Когда медсестра увидела спину, то ей сразу стало понятно. На спине было много синяков и распухших шишек. Медсестра сразу сказала, что за это статья и она обязана доложить. Тогда я уже медсестру начал уговаривать, что не надо это делать, а спина завтра пройдет. Сержанты меня несколько дней гасили от занятий, и боли на спине в позвоночнике постепенно прошли. Я понял, что из-за раздутых синяков спина у меня и ломила. Позвоночник болел еще недели две, но это было не смертельно.
На днях из госпиталя выписали двух курсантов из нашей роты, и привели их тоже раздетых, в драной форме.

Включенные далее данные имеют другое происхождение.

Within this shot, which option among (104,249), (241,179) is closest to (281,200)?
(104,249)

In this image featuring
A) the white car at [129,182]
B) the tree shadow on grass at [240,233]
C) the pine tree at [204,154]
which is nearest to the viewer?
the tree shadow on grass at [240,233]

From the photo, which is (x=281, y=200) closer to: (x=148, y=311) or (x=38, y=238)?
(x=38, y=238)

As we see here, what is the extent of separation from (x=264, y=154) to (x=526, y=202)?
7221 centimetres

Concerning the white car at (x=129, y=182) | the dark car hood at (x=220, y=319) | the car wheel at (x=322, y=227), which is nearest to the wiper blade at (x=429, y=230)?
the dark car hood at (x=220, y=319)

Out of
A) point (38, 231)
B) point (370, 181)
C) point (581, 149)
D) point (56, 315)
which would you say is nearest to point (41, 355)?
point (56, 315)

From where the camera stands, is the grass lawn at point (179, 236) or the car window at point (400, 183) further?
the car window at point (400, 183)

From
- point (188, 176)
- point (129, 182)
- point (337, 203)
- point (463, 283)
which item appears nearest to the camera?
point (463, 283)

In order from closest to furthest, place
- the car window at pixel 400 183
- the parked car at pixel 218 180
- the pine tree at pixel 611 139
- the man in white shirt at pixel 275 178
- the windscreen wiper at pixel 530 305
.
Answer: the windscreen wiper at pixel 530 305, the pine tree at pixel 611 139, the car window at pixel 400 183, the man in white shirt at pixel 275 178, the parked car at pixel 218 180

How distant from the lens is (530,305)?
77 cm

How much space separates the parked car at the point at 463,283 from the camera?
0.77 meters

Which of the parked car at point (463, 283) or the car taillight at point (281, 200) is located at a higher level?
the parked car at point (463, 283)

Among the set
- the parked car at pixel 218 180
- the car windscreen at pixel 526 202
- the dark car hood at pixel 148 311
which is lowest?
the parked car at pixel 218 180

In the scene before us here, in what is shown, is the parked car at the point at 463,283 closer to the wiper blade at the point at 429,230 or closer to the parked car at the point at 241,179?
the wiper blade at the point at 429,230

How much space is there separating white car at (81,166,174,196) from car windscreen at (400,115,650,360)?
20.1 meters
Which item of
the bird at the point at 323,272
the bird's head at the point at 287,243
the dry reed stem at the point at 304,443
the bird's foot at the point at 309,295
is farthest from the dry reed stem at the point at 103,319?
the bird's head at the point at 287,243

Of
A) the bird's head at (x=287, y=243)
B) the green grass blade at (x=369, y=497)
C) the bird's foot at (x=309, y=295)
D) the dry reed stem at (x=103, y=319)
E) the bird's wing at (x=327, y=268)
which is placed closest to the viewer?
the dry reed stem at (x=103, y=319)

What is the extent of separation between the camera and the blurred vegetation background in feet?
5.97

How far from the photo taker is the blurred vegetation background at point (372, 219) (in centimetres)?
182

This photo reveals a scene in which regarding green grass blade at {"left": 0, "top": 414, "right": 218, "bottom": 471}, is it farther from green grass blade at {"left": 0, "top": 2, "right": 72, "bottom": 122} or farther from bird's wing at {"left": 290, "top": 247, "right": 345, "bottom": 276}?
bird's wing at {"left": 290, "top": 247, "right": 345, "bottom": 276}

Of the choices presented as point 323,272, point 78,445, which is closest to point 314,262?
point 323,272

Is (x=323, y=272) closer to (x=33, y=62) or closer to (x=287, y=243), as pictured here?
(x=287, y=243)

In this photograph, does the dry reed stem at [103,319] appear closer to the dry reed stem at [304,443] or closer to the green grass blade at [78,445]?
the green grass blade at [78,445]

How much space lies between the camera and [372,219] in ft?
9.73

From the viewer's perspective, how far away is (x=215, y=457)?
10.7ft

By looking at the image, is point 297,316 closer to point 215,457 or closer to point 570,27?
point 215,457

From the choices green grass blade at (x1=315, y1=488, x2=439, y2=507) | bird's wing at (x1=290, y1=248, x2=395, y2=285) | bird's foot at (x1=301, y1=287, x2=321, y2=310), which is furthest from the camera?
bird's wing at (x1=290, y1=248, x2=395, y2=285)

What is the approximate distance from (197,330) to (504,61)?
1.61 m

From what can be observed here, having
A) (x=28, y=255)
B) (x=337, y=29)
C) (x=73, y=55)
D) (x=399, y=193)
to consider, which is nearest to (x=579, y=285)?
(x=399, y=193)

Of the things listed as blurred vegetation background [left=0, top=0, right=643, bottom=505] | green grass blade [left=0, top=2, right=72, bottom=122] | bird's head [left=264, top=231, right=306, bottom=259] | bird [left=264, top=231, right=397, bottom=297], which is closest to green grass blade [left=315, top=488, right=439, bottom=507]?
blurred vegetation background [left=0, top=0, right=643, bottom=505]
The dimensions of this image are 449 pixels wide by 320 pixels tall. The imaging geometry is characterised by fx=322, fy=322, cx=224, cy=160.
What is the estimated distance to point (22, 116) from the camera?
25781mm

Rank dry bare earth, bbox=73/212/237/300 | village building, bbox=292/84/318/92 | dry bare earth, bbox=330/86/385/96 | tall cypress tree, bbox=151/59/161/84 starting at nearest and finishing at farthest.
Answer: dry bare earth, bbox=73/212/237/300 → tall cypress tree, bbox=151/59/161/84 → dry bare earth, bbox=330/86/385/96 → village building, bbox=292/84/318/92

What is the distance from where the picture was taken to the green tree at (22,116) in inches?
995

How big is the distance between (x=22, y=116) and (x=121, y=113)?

Кто из госпиталя ни возвращался, у всех все снимали и воровали. Наших больных курсантов стали отправлять в госпиталь только в плохой форме. Мне удосужилась честь поменяться формой на время пребывания курсанта в госпитале. Мою форму уже никто не снимет с него. Я целый месяц ходил в хорошей форме и уже не отличался от других. Но после того, когда вернулся из госпиталя уважаемый курсант, который показывал себя в роте с лучшей стороны, без формы, то ко мне как казалось стали относится лучше, уже понимая, что из госпиталя все приходят раздетыми. Мне удосужилось быть первым вернувшимся из госпиталя без формы, и других так уже как меня не били и не унижали. Сержанты и курсанты уже понимали, что из госпиталя в хорошей одежде не возвращаются, только за исключением некоторых.